Watching You(90)
Berger laughed. ‘Can you take a closer look?’ he repeated.
‘If you insist,’ Syl said sullenly.
‘Thanks,’ Berger said. ‘Well, we won’t detain you any longer.’
Deer and Syl stood up. Syl began to walk away, but Deer waited a moment longer, looking at Berger. Then she shook her head, turned and walked off beneath her umbrella. Soon they had both disappeared into the rain, as though swallowed up for good.
Molly Blom said: ‘I know their rota.’
‘What?’ Berger said, his eyes focused on the distant past.
‘The technical guys’ rota. I know it. I know where one of them comes out, and roughly when. We need to find out what they’ve managed to extract from our looped footage. We said things there that could wreck our whole investigation.’
‘So you’re thinking of adding “violence against a public servant” to our already impressive list of achievements?’
‘Anders Karlberg is a friend,’ Blom said. ‘I think we can talk to him. Without resorting to violence.’
‘A friend?’
‘OK,’ Molly Blom said, shrugging. ‘A bit more than a friend.’
35
Thursday 29 October, 17.45
They tapped in the code and entered the stairwell on Bergsgatan, walked past the lift that led down to hell, and stepped out into the courtyard where Blom’s Mercedes Vito was actually parked once more. Now under new ownership, she presumed. She pressed against the wall to her left to evade the security cameras and crept over to a brand-new Tesla. Berger crouched down beside her.
‘A Tesla. Wow,’ he whispered.
‘Anders really likes the latest technology,’ she whispered.
‘In bed as well?’
‘Well, he’s not in the same league as your Madame X, of course.’
Then they were mercifully silent for half an hour. The Security Service really had delved into his personal life. Berger couldn’t even be bothered to feel embarrassed.
They stayed crouched in the miserable courtyard until their joints seized up and their muscles started to cramp. Two people appeared and drove off in their own cars. Three.
When time seemed to have been rained into submission and washed away they heard a fourth set of footsteps. Blom looked at Berger’s watch and nodded. The Tesla’s doors clicked open. When the driver was behind the wheel, they jumped in, Blom in the passenger seat, Berger in the back.
‘Fucking hell!’ the slightly greying driver yelled after hitting his head on the roof of the car.
‘Why wasn’t an alert issued sooner, Anders?’ Blom asked.
‘Molly, for God’s sake,’ Anders Karlberg said, casting a quick glance over his shoulder at Berger. ‘Try to remember that I’m old enough to have a heart attack.’
‘I know,’ Blom said. ‘But I’m not old enough to be fired on less than clear grounds. What happened?’

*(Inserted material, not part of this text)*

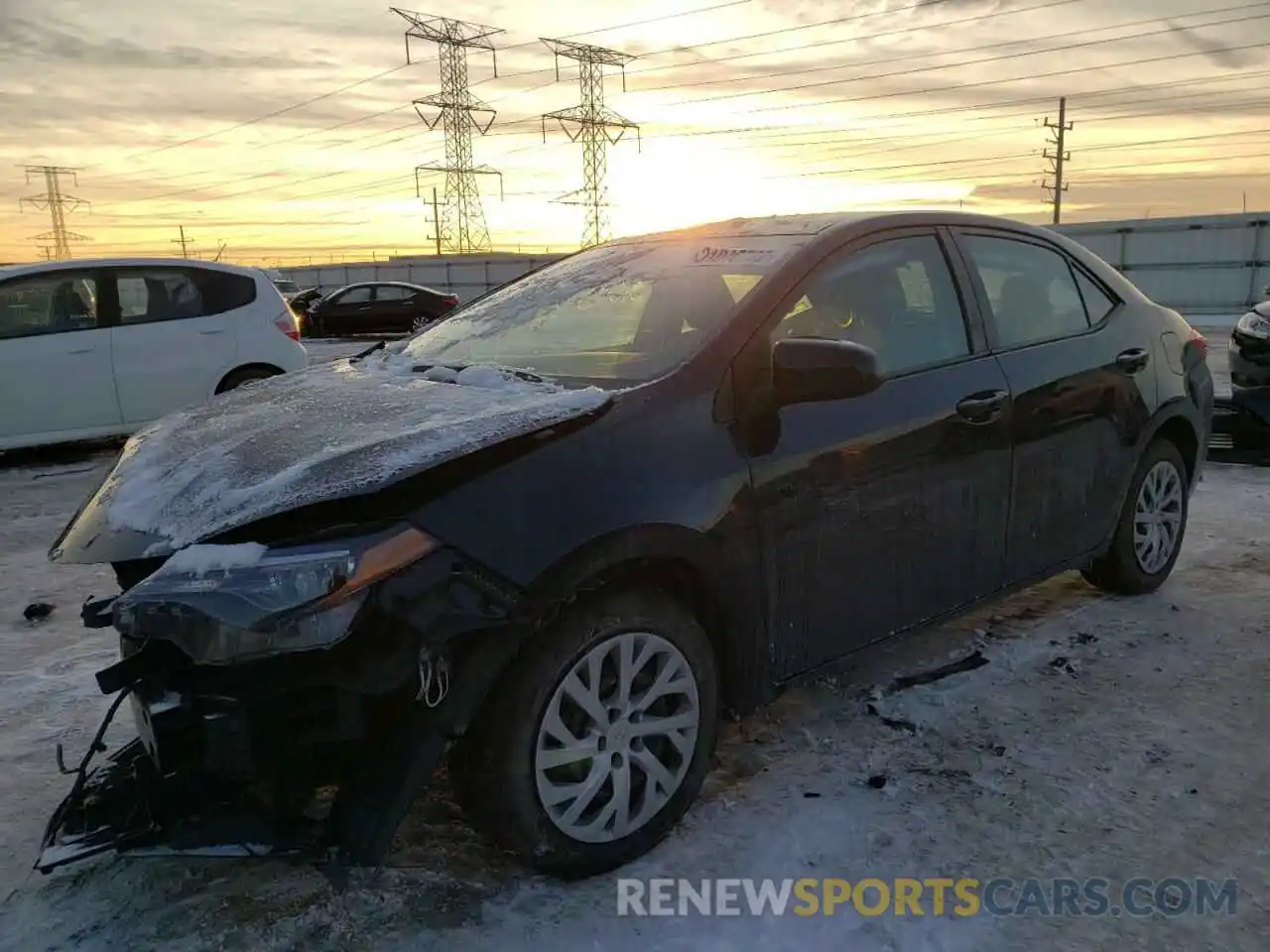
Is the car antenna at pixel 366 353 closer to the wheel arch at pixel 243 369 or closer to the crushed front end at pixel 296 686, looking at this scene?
the crushed front end at pixel 296 686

‘Shit,’ Karlberg groaned quietly, and rubbed his bald patch. ‘And to top it all off you drag your partner in crime into my Tesla, too.’
‘I promise not to make a mess,’ Berger said, looking at the mud he’d inadvertently deposited on the seat.
‘You know me, Anders,’ Molly Blom said. ‘You know I’m not a criminal. Tell me.’
‘Oh, I know you, alright. You’re a tough woman.’
‘Come on, Anders.’
‘Something disrupted the recording equipment,’ Karlberg said. ‘It took a while before we realised we were dealing with a loop. A transmitter inserted a piece of code and created a loop that repeated every twenty seconds. To keep it simple let’s call it a virus. But the loop failed for a few seconds. We didn’t understand why that only happened once, even though the loop repeated more than thirty times. It turned out that it had been done with an impressively well concealed piece of code. We only managed to crack it at lunchtime today.’
‘And why did that trigger a nationwide alert?’
‘Because we realised that the glitch was intentional. A little miracle of coding. August Steen reckoned you’d done that on purpose. So that you’d get found out. Which got him wondering why. He needs to bring you in, Molly. You’ve got to explain what you’re up to.’
‘Hang on,’ Blom said. ‘The breach in the loop was intentional?’
‘Yes,’ Anders Karlberg said. ‘Almost like a microscopic alarm clock.’
Sam Berger crunched the gears as he put the clapped-out Mazda into first, accelerated along Norr M?larstrand and said: ‘Wiborg Supplies Ltd?’
‘Yes,’ Blom said, shaking her head. ‘I should have guessed. Everything they do is usually so perfect.’
‘And the guy who made the gizmo at Wiborg is called Olle? So what do you know about this Olle?’
‘Nothing, really,’ Blom said. ‘Olle Nilsson. He’s worked at Wiborg Supplies for a while now. Smart, doesn’t say much, extremely professional. But I don’t actually know anything about him.’
‘But you still commissioned him to do an unofficial job?’
‘These guys are used to getting all kinds of jobs, more or less undercover, and they’re prepared to accept payment in all sort of odd ways. Technical geniuses, all too aware of the shadowy world they’re working in.’